Fleury, « c’est la pire que j’ai vue », déclarait Éric Sniady, ancien braqueur et militant de l’Observatoire international des prisons (OIP), qui a passé 30 ans dans les prisons françaises à l’AFP. Disproportionnée, elle a vu passer de nombreux détenus célèbres comme Jacques Mesrine, Madame Claude, Michel Fourniret.

Longtemps considérée comme « la prison dont on ne s’évade pas », elle a cependant connu plusieurs évasions.

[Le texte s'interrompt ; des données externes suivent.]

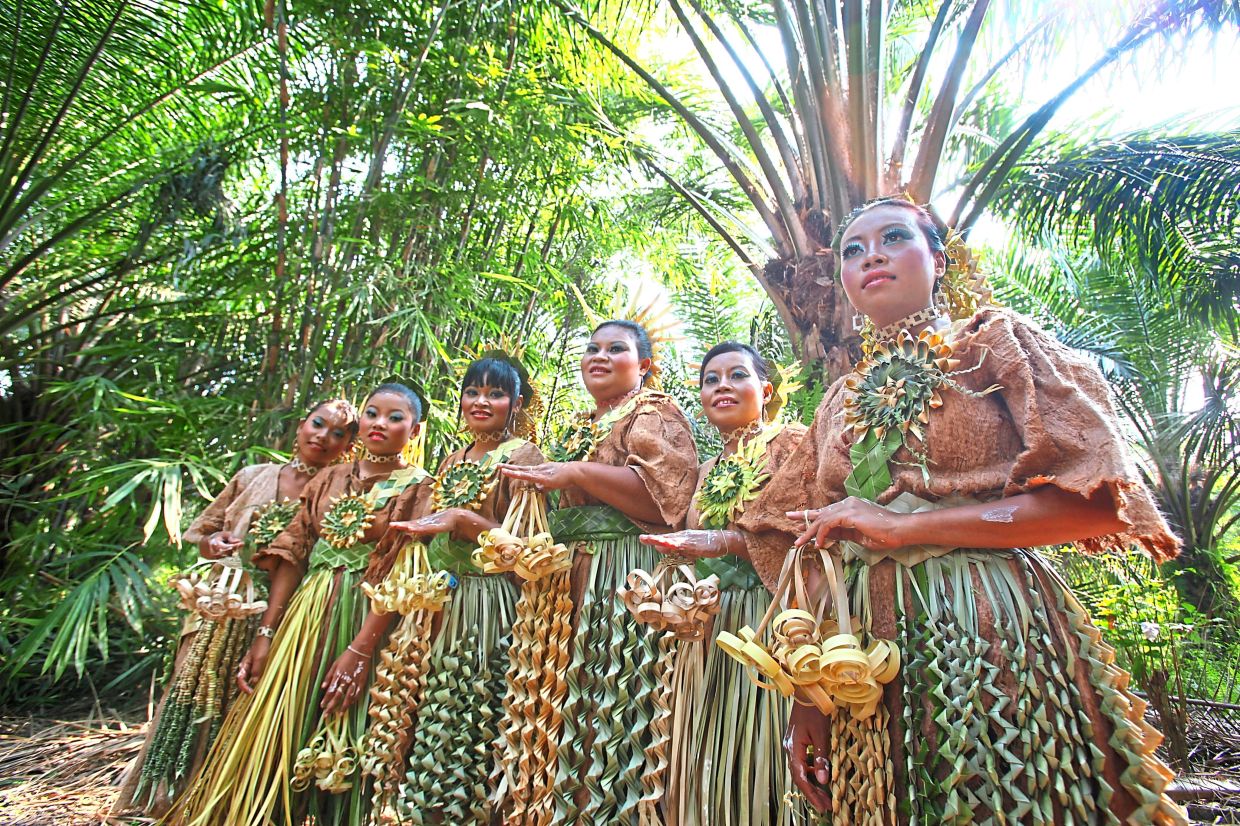 Sorry! Image not available at this time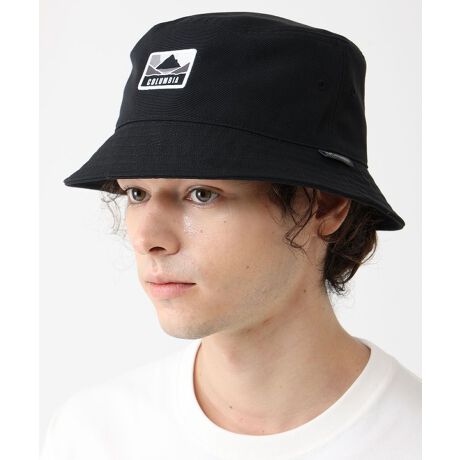 [^ԁFPU5738]yIWix|Cg̃x[VbNnbgzyizERrAƎ̃TveNV@\uIjVFChvUPF50EIWixzx[VbNfUCEyʂȃ|GXe100%fށE~߂ɋzfށELvtFXȂǂ̃AEghAV[Aɂ߁E R[fBl[gɎ₷X^_[h2FWJ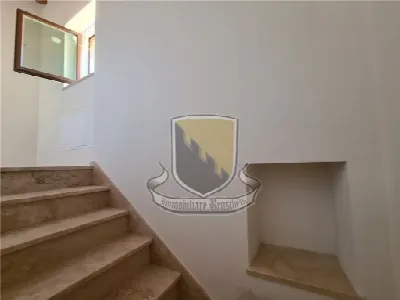 Rustico/Casale in vendita a Sovicille - foto 6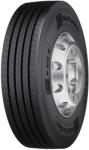 Matador 285/70 R19.5 F Hr 4 16pr [146/144] M Tl M+3 3pmsf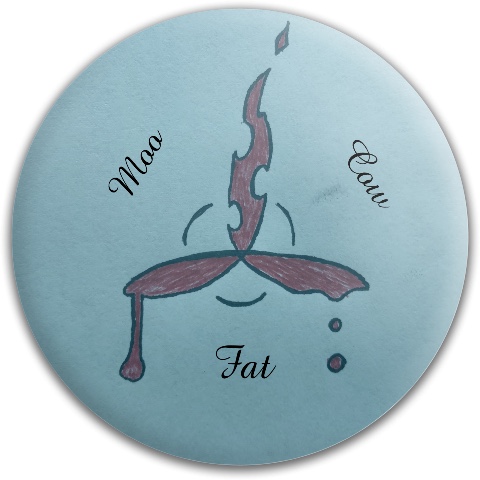 Design 451981 Disc Golf and Ultimate Discs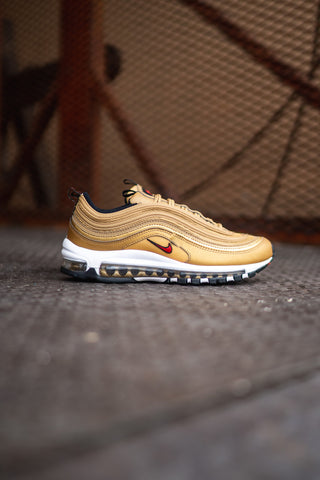 Air max 97 qs 意思 Clearance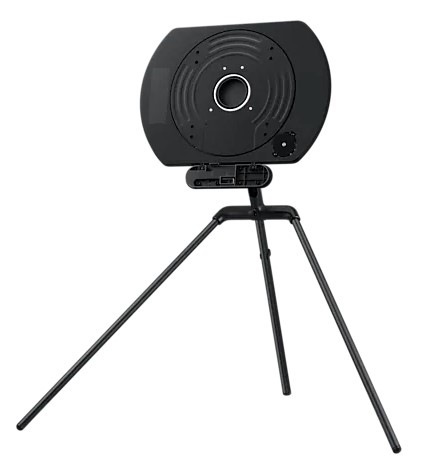 Stojan pro TV Samsung Auto-otočný na Studio Stand VG-ARAB22STD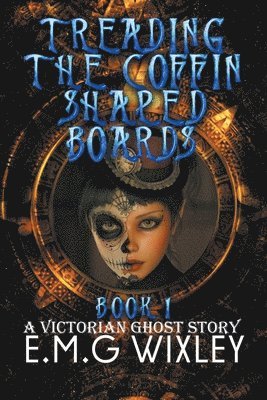 Treading the Coffin-Shaped Boards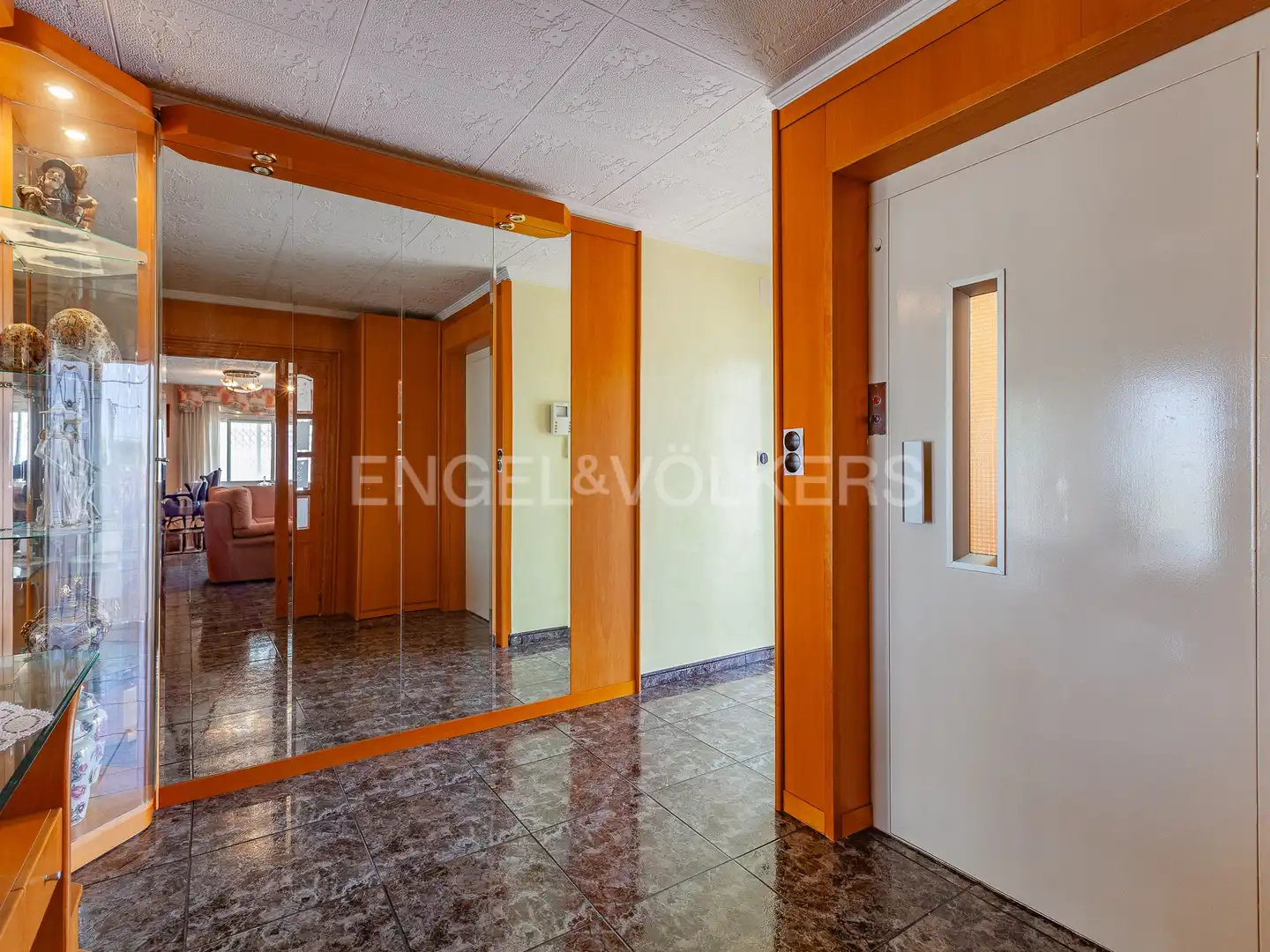 Casa o chalet en venta en Terrassa con Aire acondicionado, Calefacción y Terraza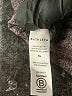 Athleta Gray Pullover Sweater Size XL - photo 8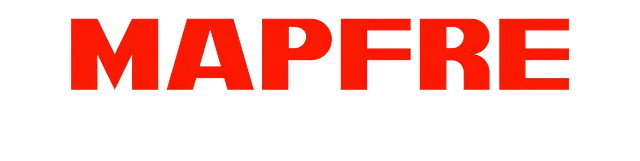 mapfre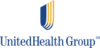 200px-unitedhealth_group_logo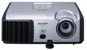 Projektor Sharp PG F212X/L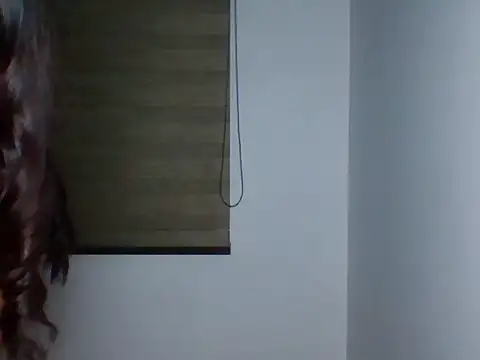 perla modelo online show from 17, 2, 2026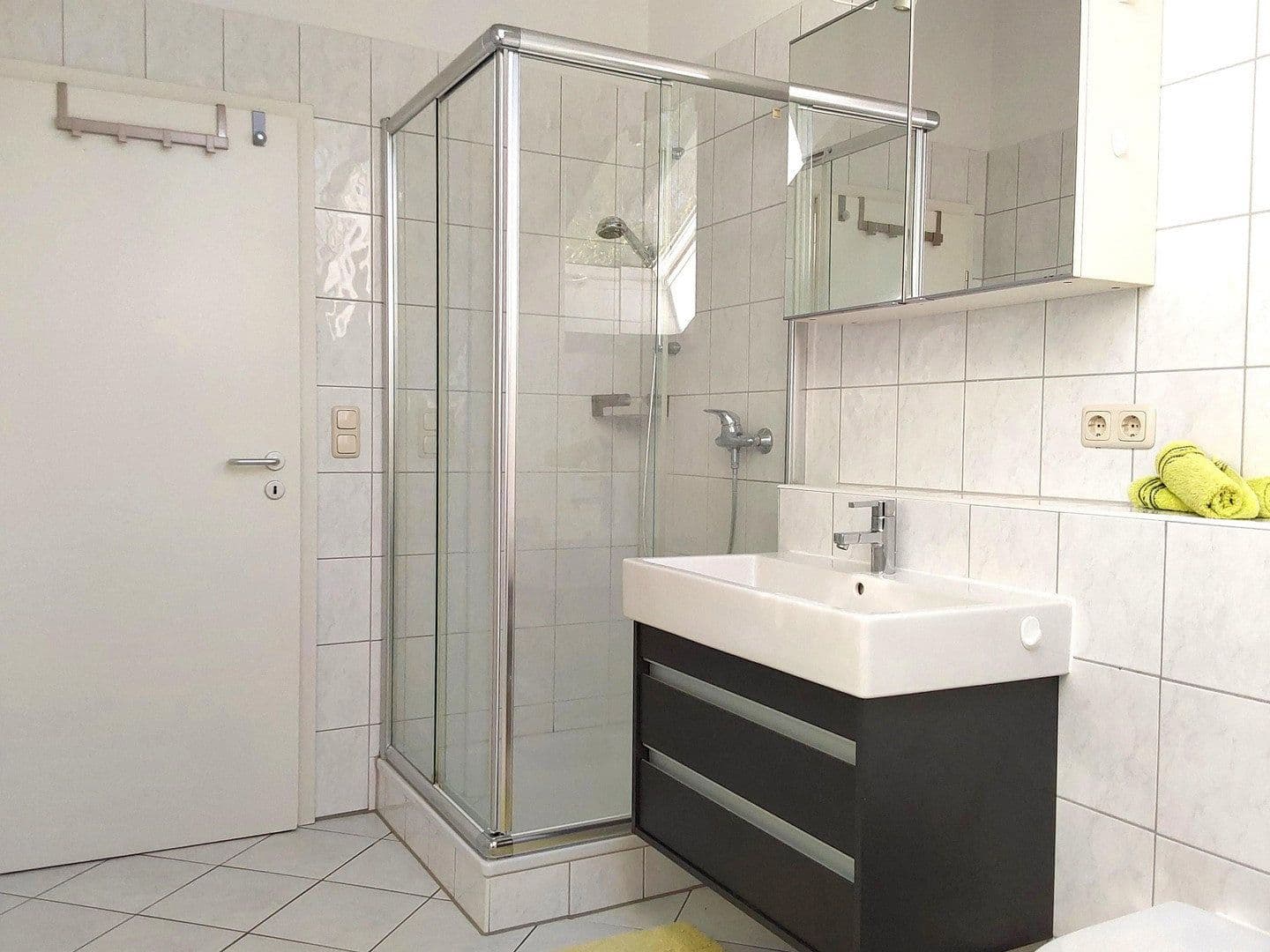 house for sale, 147 m², Wehrheim, Hesse house for sale, 147 m², Wehrheim, Hesse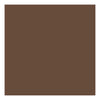 Creativ company schmink bruin, 20ml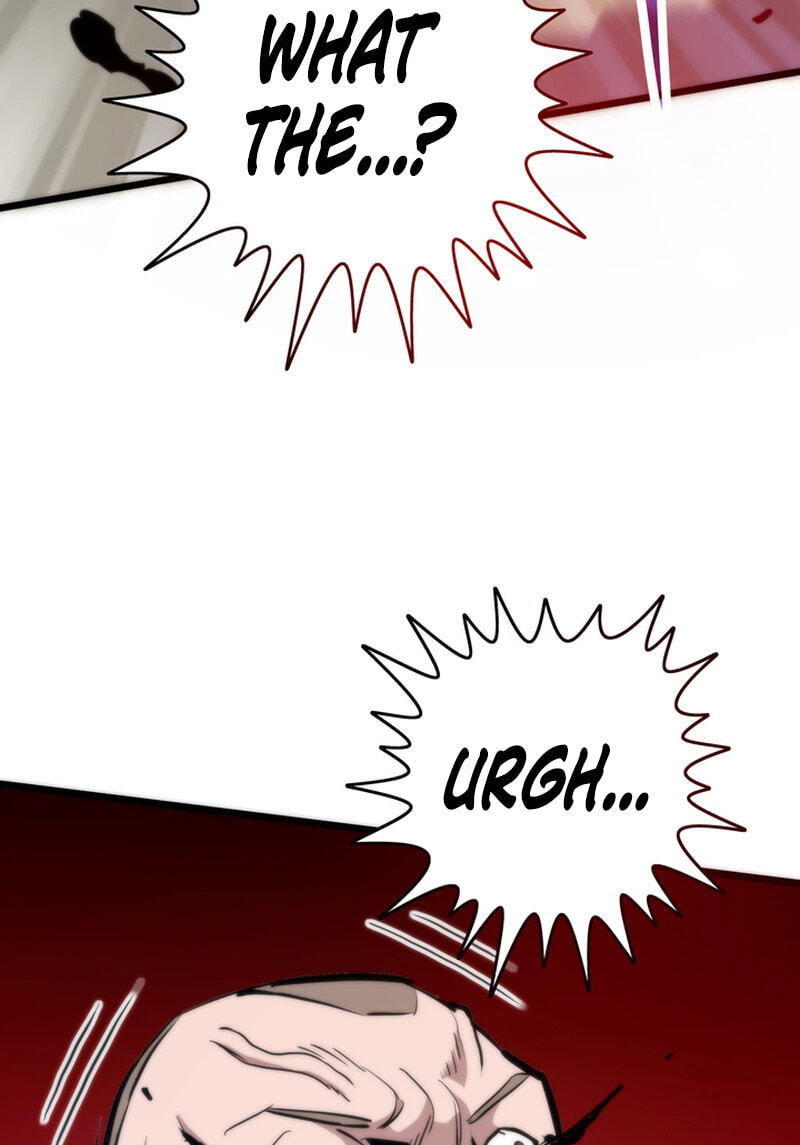 Past Life Returner Chapter 176 page 124 - 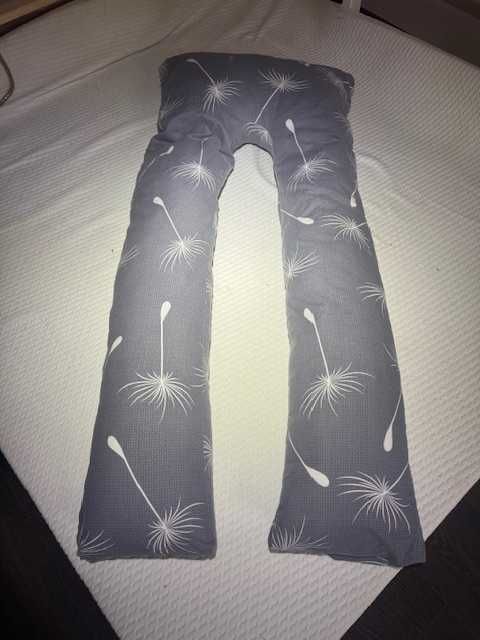 Подушка для вагітних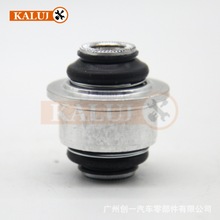 48725-0N010�m����־IS �ʹ�GRS182 �J־ ���f���z�� ����r��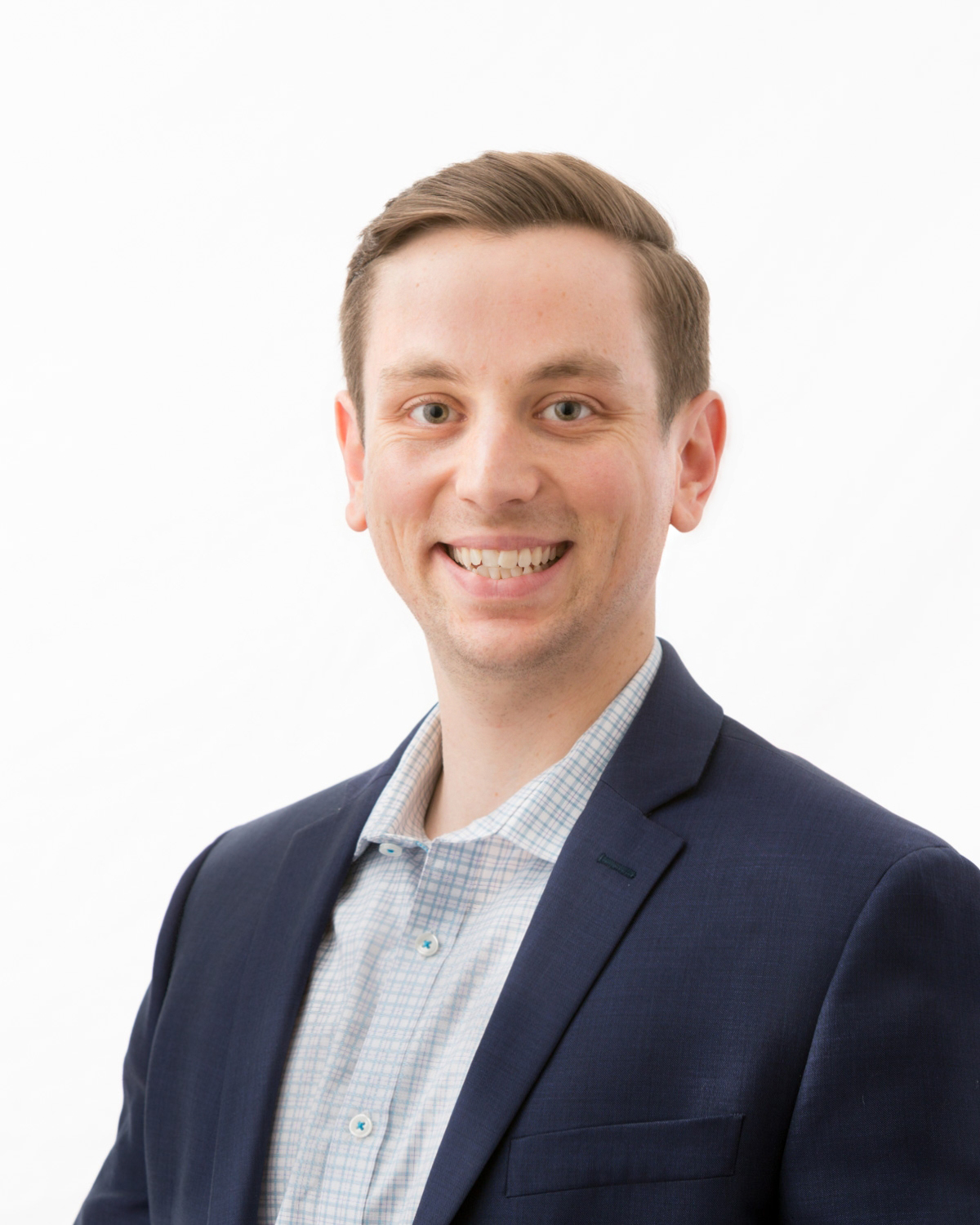 Advisor Image
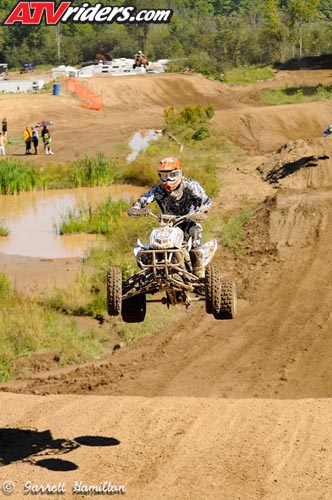 09-pro-moto-one-0361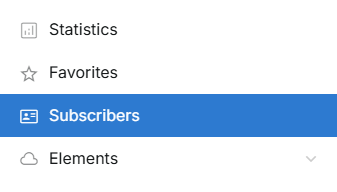 Menu-Subscribers-EN.png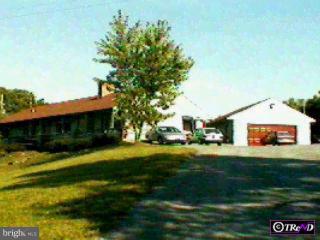 313 Beavens Road Sinking Spring, PA 19608 - Photo 1 of 1
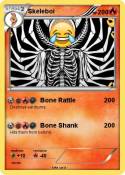 Skeleboi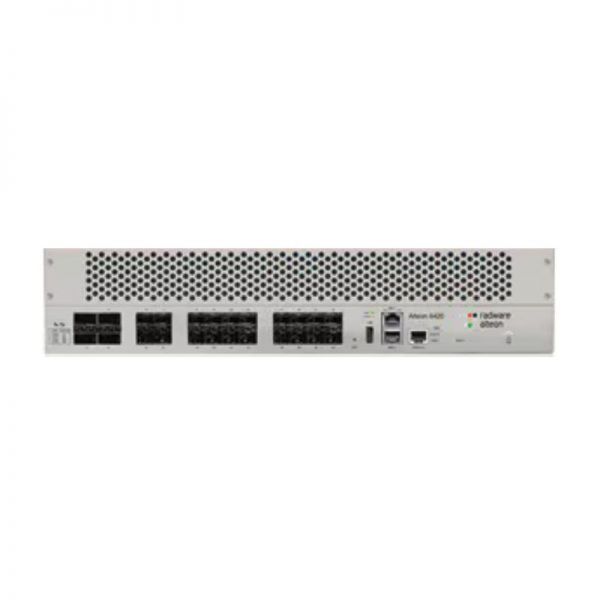 RD-6024F-80G-HP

La première date de 1981. Gérard Dupré et Daniel Beaumont se font la malle en hélicoptère…

« Fleury est hors-norme. À l’époque on pensait sortir les prisons des centres-villes, aujourd’hui on veut créer des structures plus petites, plus ouvertes, au cœur de la ville pour favoriser la réinsertion », expliquait alors la Direction de l’administration pénitentiaire (DAP) à l’AFP, soulignant que « le mythe de la prison idéale change en fonction des époques ».